WHAT IS NEEDED: Please give an exact copy of every line from the one holding "Ask Big Frank (Ep3) – 2018 Arnold Classic" through the final line of the records below.

SOURCE DATA:
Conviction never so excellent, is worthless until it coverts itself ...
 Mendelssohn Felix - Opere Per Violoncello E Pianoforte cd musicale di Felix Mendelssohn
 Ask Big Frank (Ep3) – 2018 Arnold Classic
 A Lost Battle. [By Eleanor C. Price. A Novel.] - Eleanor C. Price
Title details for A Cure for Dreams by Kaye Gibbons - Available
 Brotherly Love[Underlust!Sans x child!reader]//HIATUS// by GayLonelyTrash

OUTPUT FOR THIS EXERCISE:
 Ask Big Frank (Ep3) – 2018 Arnold Classic
 A Lost Battle. [By Eleanor C. Price. A Novel.] - Eleanor C. Price
Title details for A Cure for Dreams by Kaye Gibbons - Available
 Brotherly Love[Underlust!Sans x child!reader]//HIATUS// by GayLonelyTrash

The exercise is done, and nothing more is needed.